Page text:
The Licensed Clinical Social Worker uses advanced clinical practice skills to manage patients with complex psychosocial co-morbidities. The Licensed Social Worker is expected to demonstrate the knowledge and skills necessary to provide care based on the physical ability, intellectual development, psychosocial, education, and safety needs of the geriatric patient. Therapeutic clinical interventions are an important part of the role of the clinician, however, this is not a psychotherapy position.
Patient Population Served:
The Licensed Clinical Social Worker on the Geropsychiatry unit performs biopsychosocial assessments of patients in a secure, inpatient setting, leading to the selection and coordination of continuing treatment services which permit the individuals to maximize qualities of life consistent with their diagnoses and prognoses.
Essential Position Functions:
Facilitation and coordination of care and services
Considers patient needs to include medical, physical, psycho social, spiritual, financial, and emotional aspects of care.
Communicates and collaborates with all members of the health care team, including the patients, management, physicians, payors, interdisciplinary team members, and community agencies regarding patient's needs, goals, treatment plan, and response to treatment, as appropriate.
Actively participates in inter-disciplinary rounds, providing relevant clinical information, psychosocial findings, status of care coordination and ongoing discharge planning efforts.
Facilitates or participates in patient/family conferences with or without interdisciplinary team members designed for gathering information, problem identification, and/or to resolve issues around in-hospital and post-hospital care.
Actively participates in the admissions team process to review incoming referral documents and assess for clinical and appropriateness. Collaborates with agencies, physician practices and families to obtain information needed to make admission decisions.

Data entries:

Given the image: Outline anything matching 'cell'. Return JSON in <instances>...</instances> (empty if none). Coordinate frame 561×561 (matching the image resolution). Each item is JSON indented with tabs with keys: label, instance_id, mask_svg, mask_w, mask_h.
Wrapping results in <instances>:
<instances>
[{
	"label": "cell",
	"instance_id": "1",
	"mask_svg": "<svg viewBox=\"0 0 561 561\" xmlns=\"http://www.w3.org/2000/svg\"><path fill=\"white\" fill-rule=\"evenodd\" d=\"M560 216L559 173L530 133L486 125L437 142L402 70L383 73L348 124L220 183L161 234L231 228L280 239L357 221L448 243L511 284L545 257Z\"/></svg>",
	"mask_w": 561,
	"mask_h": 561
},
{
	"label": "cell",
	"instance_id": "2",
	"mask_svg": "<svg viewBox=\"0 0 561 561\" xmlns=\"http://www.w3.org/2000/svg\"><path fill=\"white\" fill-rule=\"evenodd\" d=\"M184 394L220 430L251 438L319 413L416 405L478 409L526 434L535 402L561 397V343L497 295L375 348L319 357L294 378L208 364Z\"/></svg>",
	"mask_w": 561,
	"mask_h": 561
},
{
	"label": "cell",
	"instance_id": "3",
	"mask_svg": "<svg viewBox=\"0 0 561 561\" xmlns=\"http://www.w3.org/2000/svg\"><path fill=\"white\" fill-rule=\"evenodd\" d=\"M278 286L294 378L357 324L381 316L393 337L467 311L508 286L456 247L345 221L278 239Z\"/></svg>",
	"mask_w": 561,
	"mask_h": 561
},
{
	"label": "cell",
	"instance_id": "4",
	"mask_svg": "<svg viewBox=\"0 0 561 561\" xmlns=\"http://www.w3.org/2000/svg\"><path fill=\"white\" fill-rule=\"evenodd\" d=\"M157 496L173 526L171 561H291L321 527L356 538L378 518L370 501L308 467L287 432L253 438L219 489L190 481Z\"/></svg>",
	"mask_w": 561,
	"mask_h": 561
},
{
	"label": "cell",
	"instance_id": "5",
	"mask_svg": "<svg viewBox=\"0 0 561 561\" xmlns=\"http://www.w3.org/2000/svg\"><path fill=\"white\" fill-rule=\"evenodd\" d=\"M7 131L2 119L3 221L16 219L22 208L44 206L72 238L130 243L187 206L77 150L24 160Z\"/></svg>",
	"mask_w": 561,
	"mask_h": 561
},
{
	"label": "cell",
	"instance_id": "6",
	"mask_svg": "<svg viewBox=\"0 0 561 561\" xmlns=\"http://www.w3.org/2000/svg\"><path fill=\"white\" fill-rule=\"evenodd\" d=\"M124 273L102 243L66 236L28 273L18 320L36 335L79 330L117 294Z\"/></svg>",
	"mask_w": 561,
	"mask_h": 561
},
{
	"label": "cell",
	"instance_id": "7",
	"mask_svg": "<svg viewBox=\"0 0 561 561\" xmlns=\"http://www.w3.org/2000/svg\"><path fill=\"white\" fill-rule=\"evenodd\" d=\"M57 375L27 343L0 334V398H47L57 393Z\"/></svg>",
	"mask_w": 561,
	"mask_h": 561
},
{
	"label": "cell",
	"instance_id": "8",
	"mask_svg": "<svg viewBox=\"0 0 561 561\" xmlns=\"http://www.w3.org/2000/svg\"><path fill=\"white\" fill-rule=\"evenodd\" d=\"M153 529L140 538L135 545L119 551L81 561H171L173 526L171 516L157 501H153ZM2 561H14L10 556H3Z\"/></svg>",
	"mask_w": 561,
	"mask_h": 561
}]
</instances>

Directions:
1. In the job description, why does the social worker work with agencies, physician practices and families as part of the admissions team process?
2. Reproduce the job description word for word from "Actively participates in the" to "make admission decisions.".
3. On which unit does the Licensed Clinical Social Worker perform biopsychosocial assessments, according to the job description?
The data entries are separate material from the job description.

Answers by task:
1. The social worker does this to obtain the information needed to make admission decisions.

2.
Actively participates in the admissions team process to review incoming referral documents and assess for clinical and appropriateness. Collaborates with agencies, physician practices and families to obtain information needed to make admission decisions.

3. The Geropsychiatry unit.